Raczek however overcame the pains, and still managed to coach the following season. Raczek coached his final season in 2012 before succumbing to colon cancer on July 28, 2013.

==Legacy==
===Notable rivalries===
Bob Raczek is known for Pacelli football and the high school.

====Marshfield Columbus====
The classic rivalry in Pacelli football history has always been against Marshfield Columbus Catholic High School in the old Central Wisconsin Catholic Conference. The game often determined the champion of the conference. Marshfield Columbus holds a 29-17-1 advantage in the series, ranging from 1957 to 1999. Pacelli has always struggled against Marshfield Columbus (even in Pacelli's dominant 1986 season, Pacelli only won with a score of 3-0 over Marshfield Columbus).

===Eau Claire Regis===
Like the classic rivalry between Marshfield Columbus, Eau Claire Regis has had great games against Pacelli. The rivalry was as good, ranging from 1961 to 1999. In those years, Pacelli has had the upper hand, with a record of 25–18. However, in recent years the rivalry has changed, seeing Regis defeat Pacelli in some critical games. Although the two teams are no longer in the same conference, they met in 2002 and 2003, both games being in the WIAA playoffs. In 2002, the Cardinals went 8–1 in the regular season, and fared well in the playoffs.

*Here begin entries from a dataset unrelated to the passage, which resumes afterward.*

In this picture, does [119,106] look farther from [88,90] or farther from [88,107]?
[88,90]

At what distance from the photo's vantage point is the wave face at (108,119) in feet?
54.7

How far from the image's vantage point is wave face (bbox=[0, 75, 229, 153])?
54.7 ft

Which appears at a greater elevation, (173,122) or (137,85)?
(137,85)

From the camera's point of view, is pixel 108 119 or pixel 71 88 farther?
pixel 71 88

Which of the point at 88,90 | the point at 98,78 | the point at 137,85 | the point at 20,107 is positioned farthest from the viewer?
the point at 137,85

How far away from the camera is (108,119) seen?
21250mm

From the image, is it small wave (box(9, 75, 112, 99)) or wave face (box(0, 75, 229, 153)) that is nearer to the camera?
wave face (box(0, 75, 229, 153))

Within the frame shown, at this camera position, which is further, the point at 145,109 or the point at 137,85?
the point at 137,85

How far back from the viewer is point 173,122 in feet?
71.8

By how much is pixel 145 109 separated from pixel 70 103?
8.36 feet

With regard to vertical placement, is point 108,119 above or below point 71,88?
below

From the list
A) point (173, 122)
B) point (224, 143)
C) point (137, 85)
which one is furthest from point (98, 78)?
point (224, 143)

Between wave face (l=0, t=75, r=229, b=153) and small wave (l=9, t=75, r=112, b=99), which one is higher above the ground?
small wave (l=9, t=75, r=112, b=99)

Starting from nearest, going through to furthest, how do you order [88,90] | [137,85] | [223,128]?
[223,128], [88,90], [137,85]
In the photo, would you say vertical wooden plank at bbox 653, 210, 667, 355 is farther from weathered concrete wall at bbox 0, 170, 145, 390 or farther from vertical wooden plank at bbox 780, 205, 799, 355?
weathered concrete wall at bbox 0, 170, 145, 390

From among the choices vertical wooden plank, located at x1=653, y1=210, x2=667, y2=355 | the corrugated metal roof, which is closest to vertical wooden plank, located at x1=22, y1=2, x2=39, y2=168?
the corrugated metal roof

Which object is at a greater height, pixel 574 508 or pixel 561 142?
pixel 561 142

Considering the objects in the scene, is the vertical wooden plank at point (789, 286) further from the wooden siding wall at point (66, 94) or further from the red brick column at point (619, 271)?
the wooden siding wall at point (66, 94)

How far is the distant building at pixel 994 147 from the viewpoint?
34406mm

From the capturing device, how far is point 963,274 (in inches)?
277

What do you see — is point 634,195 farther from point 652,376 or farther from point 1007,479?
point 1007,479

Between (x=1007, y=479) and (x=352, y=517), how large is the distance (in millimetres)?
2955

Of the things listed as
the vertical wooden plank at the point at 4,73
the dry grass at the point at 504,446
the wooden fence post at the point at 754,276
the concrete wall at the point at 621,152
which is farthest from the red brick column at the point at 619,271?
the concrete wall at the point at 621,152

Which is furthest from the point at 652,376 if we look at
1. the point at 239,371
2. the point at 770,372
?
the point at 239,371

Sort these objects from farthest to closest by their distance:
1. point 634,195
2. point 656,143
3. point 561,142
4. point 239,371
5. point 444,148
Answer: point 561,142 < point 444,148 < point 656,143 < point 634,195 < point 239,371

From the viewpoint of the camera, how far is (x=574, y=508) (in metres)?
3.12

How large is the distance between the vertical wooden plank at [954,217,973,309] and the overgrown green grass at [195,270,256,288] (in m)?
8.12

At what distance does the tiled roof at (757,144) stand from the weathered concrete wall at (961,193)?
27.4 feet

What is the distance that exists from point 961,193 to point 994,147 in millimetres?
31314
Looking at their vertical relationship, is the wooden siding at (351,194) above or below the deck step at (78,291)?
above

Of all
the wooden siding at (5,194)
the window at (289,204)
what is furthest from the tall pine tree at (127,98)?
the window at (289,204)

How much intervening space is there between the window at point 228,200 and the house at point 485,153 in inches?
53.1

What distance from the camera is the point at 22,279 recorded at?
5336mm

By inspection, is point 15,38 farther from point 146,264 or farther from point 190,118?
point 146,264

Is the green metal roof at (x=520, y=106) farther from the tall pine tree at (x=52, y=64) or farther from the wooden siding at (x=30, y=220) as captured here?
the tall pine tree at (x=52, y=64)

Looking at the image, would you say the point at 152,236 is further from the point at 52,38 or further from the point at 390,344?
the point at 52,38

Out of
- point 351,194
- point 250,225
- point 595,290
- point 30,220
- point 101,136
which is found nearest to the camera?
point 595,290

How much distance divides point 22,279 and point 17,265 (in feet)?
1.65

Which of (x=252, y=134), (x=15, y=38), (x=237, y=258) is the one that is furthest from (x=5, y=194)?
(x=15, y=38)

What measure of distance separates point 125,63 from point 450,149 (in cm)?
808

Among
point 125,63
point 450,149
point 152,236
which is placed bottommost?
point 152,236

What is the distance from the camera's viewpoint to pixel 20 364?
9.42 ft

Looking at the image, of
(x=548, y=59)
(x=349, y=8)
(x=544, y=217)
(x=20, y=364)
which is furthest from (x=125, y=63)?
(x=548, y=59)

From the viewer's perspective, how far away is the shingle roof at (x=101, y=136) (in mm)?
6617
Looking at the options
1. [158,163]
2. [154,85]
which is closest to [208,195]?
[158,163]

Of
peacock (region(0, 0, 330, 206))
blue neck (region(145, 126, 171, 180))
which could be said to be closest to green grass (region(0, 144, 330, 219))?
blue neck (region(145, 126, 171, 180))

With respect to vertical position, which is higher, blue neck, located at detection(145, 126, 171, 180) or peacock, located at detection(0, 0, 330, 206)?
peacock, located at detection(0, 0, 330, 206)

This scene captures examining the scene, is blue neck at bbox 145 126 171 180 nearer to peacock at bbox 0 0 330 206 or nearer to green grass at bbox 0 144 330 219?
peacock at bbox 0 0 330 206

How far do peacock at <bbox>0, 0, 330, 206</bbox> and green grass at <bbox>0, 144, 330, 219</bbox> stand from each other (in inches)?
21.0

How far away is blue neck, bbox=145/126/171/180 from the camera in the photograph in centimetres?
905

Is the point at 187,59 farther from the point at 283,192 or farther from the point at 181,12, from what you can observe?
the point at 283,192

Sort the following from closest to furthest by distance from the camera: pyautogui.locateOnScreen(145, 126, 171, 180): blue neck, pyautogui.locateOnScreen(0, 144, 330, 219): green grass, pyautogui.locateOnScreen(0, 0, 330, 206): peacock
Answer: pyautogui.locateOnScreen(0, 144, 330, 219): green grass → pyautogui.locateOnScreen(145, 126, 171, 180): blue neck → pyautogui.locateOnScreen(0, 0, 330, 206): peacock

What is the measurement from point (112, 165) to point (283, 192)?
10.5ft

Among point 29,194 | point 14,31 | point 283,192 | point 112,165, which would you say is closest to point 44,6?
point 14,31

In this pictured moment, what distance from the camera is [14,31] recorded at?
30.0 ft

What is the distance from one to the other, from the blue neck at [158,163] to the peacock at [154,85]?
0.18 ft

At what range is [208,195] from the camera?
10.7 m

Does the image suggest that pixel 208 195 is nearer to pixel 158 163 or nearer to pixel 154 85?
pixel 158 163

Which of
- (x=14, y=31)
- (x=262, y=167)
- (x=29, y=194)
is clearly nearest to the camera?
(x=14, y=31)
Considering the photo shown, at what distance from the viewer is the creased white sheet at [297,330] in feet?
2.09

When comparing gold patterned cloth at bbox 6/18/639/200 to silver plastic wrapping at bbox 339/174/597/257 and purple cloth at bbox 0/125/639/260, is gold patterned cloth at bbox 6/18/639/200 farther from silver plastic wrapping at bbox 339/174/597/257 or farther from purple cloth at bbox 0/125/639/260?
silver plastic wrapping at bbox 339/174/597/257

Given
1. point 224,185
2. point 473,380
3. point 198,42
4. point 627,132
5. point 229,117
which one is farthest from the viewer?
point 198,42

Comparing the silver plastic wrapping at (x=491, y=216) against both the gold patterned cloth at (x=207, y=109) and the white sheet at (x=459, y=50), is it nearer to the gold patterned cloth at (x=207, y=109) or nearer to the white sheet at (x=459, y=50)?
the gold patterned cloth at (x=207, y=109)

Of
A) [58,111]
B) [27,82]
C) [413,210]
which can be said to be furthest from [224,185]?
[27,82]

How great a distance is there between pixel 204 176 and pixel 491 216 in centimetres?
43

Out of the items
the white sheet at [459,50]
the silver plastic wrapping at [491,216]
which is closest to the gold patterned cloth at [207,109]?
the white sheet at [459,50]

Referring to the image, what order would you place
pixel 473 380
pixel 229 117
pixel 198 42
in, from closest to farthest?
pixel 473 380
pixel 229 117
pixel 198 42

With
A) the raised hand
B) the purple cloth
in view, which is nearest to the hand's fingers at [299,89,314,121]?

However, in the semifinals Regis edged Pacelli in a close 21-14 contest, ending a great season for the Cardinals. The following year, the two teams met again, this time it was all Regis, defeating the Cardinals 24–0. The rivalry between the two schools had died down for a little bit since moving to separate conferences, but the playoff games have helped renew the rivalry once again.

====La Crosse Aquinas====
The Cardinals also had their share of tough battles with La Crosse Aquinas, another former member of the CWCC. Pacelli has played Aquinas 45 times, starting in 1961, where in their first meeting Aquinas dominated the game winning 39–6. Aquinas holds a 25-20 edge in the series with Pacelli, though the Cardinals have dominated the series in recent years as the teams have continued to play non-conference games against one another. Bob Raczek always seems to select Aquinas as the season opener, to get a feeling of pride and confidence in not only beating, but playing Aquinas. The rivalry died down a little in the early 2000s, once Pacelli and Aquinas separated from the CWCC conference. For the start of the 2007 regular season, Pacelli will play against Aquinas in Stevens Point.

===Honors===
- In 1999, Raczek was inducted into the Stevens Point Pacelli Athletic Hall of Fame.
- In 2000, Raczek was inducted into the Wisconsin Football Coaches Association Hall of Fame.
- Raczek was named District Coach of the Year in 2006
- Raczek was named All Conference coach 8 times.
- Raczek has won three state titles, and been to nine total. He won in 1986, 1995, and 2005.
- Along with other notable coaches of Wisconsin such as Bob Hyland and Dick Basham, Raczek earned his 300th career victory at the state championship game against the Gilman Pirates in the 2005 WIAA Division 7 title game.
- Raczek has 310 wins, third to only Hyland (Fond du Lac St. Mary Spring) and Basham (Milwaukee Marquette) who both have 318 wins.
- Raczek's image has been painted on a mural in Stevens Point, along with other historical figures that helped make the city of Stevens Point what it is today.
- Raczek was named as the Green Bay Packers coach of the week in 2001.
- On August 2, 2008 the Pacelli High School Football Field was dedicated and formally named the Bob Raczek Football Field. Family, friends, players-both current and former, city officials, school officials, and community members attended the event to honor him.